*** Opening Information supplied ***

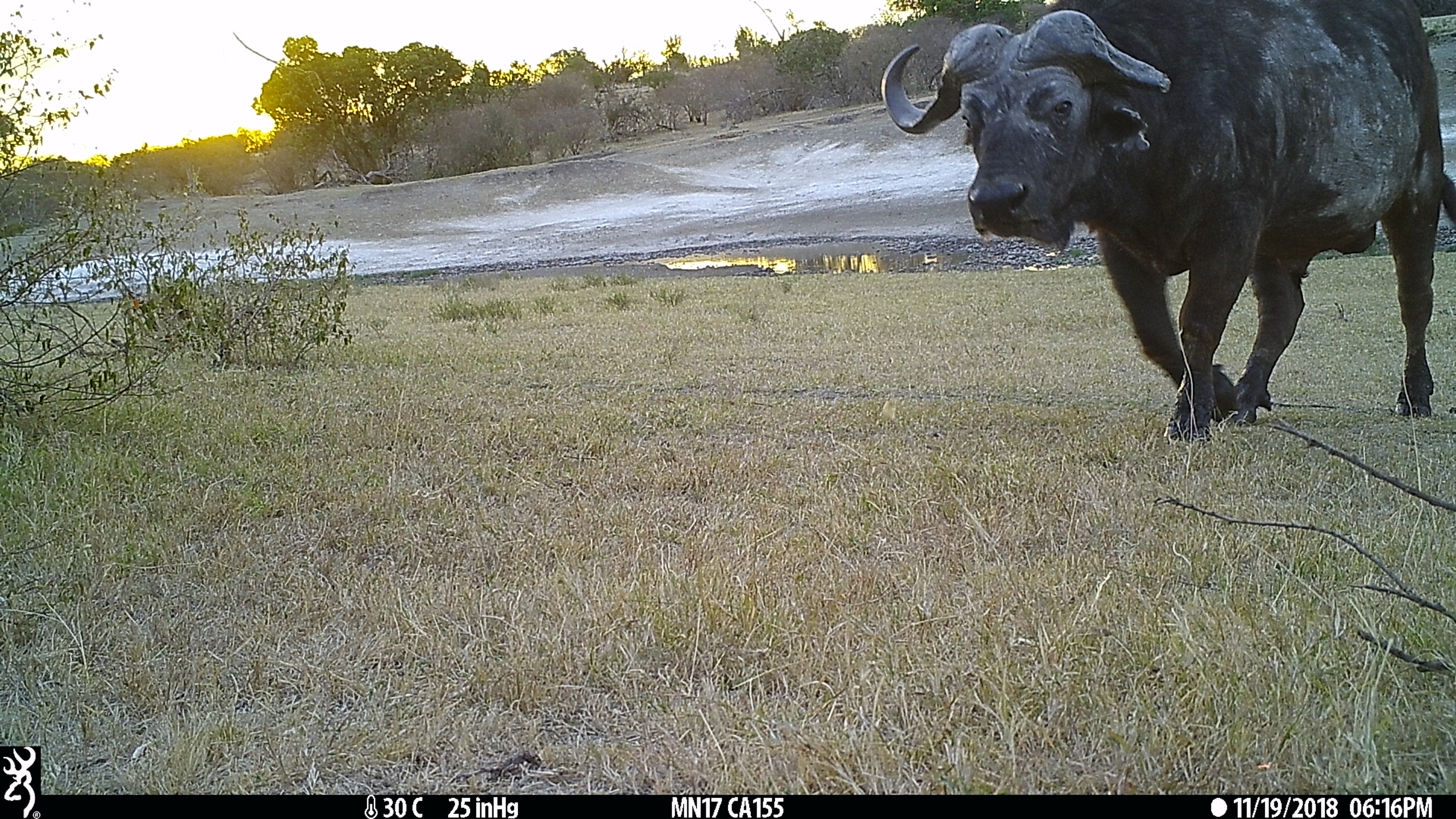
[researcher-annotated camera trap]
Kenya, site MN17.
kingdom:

*** Closing Information supplied ***

_Task prompt_
All the data above is to be transcribed exactly, with no pictures included.

_Worked solution_
[researcher-annotated camera trap]
Kenya, site MN17.
kingdom:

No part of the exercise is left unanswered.